Final consultation on Adur housing future set to go live
A KEY document setting out the future of housing and employment in Adur is set for a final consultation later this month.
A six week consultation will begin on March 31 over amendments to the district’s local plan, subject to the approval of Adur District Council’s full council.
The plan – long in the making – primarily sets out the council’s vision for house building until 2031.
Councillor Pat Beresford, cabinet member for regeneration, said: “Because there have been changes to parts of the plan because of the circumstances of particular developments, we now have to go through a re-consultation process.
“We are not asking people to start from scratch.”
The amendments to the plan were made after the initial document went out for consultation in late 2014.
Following comments received during the consultation, changes were made, which means the plan must again be subject to public representations.
It is hoped the plan will be subject to a public examination, chaired by a government inspector, in October – the final stage of the process.
The plan sets out a series of sites which are suitable for major housing development.
Among them are sites at New Monks Farm, in Lancing, land west of Sompting and Shoreham Harbour.

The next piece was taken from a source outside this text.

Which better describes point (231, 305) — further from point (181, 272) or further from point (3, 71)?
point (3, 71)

The New Monks Farm site was previously earmarked by developers for between 450 and 600 homes.
The amended plan fixes the number at 600. A new roundabout on the A27, to be built to serve the new development, has been moved to a more central location, between Shoreham Airport and the New Monks Farm site.
A maximum of 250 homes can be built prior to the roundabout becoming operational.
As a result, the Withy Patch traveller site will be relocated, though a new home has yet to be firmly identified.
Mr Beresford urged caution over the numbers, however, stating it would be some time before it was confirmed the site would accommodate the maximum 600 homes.
Speaking at a cabinet meeting on Thursday, he said: “We must always be very slightly cautious about these numbers because they are to be seen for what they are, which are estimates on the capability of the site.
“Until the developer gets into the numbers game of designing the site, bearing in mind they have got to allocate space for things like a school, until we get a planning application, only then will we know the actual figure.”
All local plans must include numerous pieces of evidence, with the Government setting each authority a theoretical target for housing delivery.
This figure, known as objectively assessed needs (OAN), is calculated using various demographic statistics and must be a starting point for a council in deciding if it can meet the requirement.
The latest target for Adur is 291 homes per annum, though a lack of suitable space means the authority is expected to fall short of the target.
The plan has included a figure of 180 homes per year, some 2,211 homes short.
Other clarifications in the plan have been included by council officers to provide explicit guidance to developers.
For the West Sompting site, a requirement for two youth football pitches and a financial contribution for an educational facility have been included.
At Shoreham Airport, hangers currently for aviation use will be protected – an amendment supported by the council’s economic development team.